Random thoughts on code bloat

EK701 · Sep 13, 2014

While updating an app on my iPhone today, I noted that the update was 40MB in size. For some reason, this got me to thinking about my early days in computers, starting in about 1979 or so. Of course, like most kids of that era, I used the Apple II, TRS-80, Atari 400/800, etc. Then in about 1981, I took a summer computer class at a local university and got an account on the VAX 11/780 running BSD4.1 (I think) and man was that cool! I got to program on a "mainframe"! The VAX 11/780 had a 5MHz processor, 16MB of RAM, and 8 28MB RK07 disk drives! Plus I had access to the ARPANet! I was in geek heaven.
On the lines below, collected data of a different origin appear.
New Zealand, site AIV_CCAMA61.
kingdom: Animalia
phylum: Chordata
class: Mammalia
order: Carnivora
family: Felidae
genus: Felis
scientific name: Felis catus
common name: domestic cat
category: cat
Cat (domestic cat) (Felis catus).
Oh, and don't forget "rogue"!

I also took a class at another local university and got access to their VAX/VMS system (don't remember the details), but I never really cared for VMS. I remember using a Teletype portable terminal with a 300 baud acoustic coupler modem that my mom scrounged from work (She worked for AT&T) to get into the VMS system from home.

Then came the 1/1/83 ARPANet "flag day" when the entire ARPANet switched from NCP to TCP/IP. Usenet access and mail came about around this time frame as well. The university with the VAX 11/780 got it upgraded to an 11/785 (7.5MHz CPU!) and got a 56k ARPANet/Internet connection. Anonymous FTP was blazing fast now!
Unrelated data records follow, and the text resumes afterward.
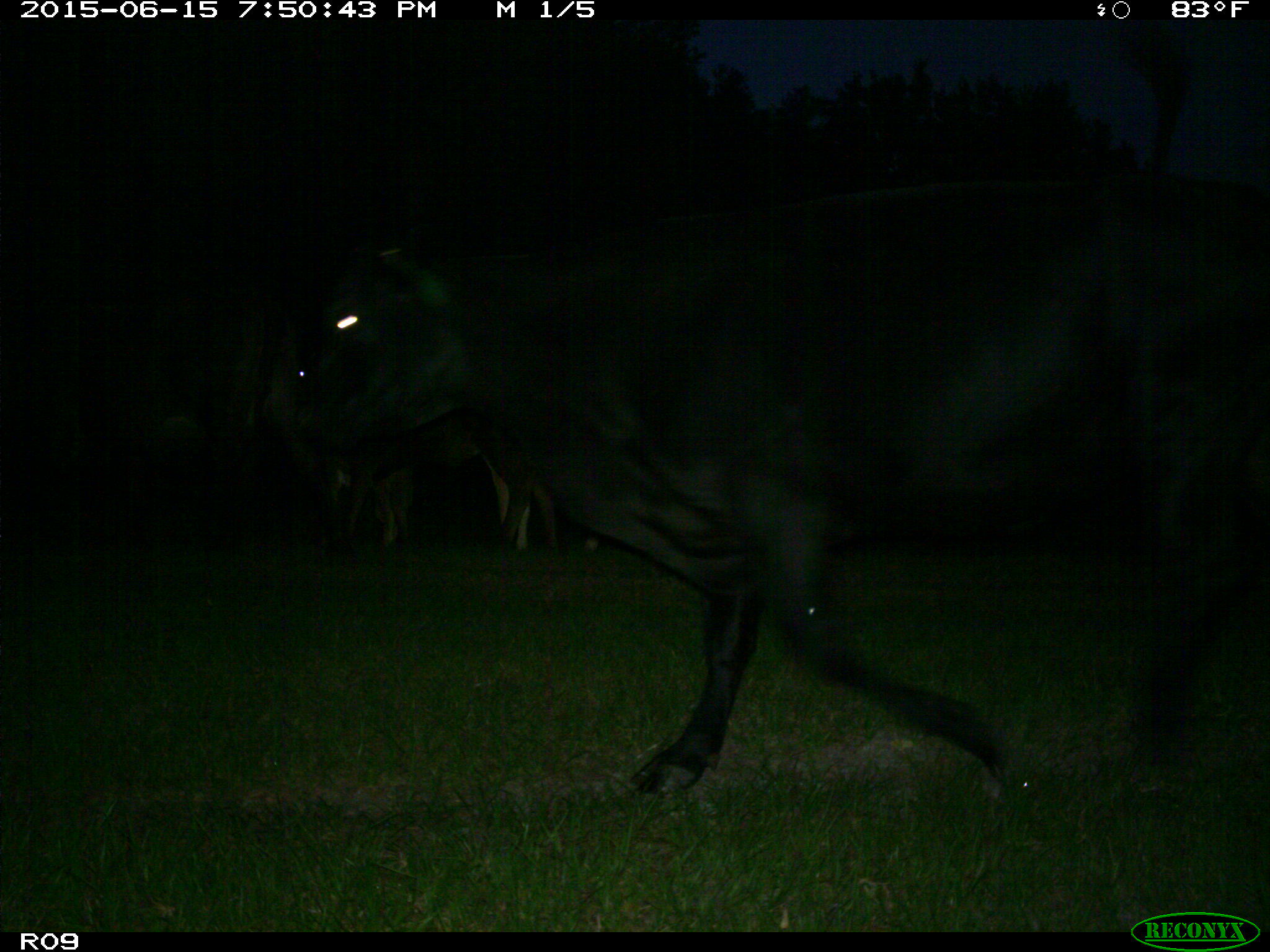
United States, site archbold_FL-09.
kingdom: Animalia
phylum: Chordata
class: Mammalia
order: Artiodactyla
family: Bovidae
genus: Bos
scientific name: Bos taurus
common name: domestic cow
Bos taurus (domestic cow).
Fast forward to mid-1984. My mom was working for AT&T Computer Systems and she brought home a just introduced AT&T 3B2/300 mini computer. It had a whopping 2MB of RAM and a 10MB hard disk, plus the requisite 5 1/4" floppy disk (360k capacity if I remember right), a 4410 monochrome terminal, and most importantly a 300/1200 baud modem. The modem wasn't auto dial, though. You had to dial the number, then wne the remote end answered, you pushed a button on the modem and hung up the handset. I was on top of the geek world with this setup. I even had a Usenet email (remember bang path email addresses?) and news feed.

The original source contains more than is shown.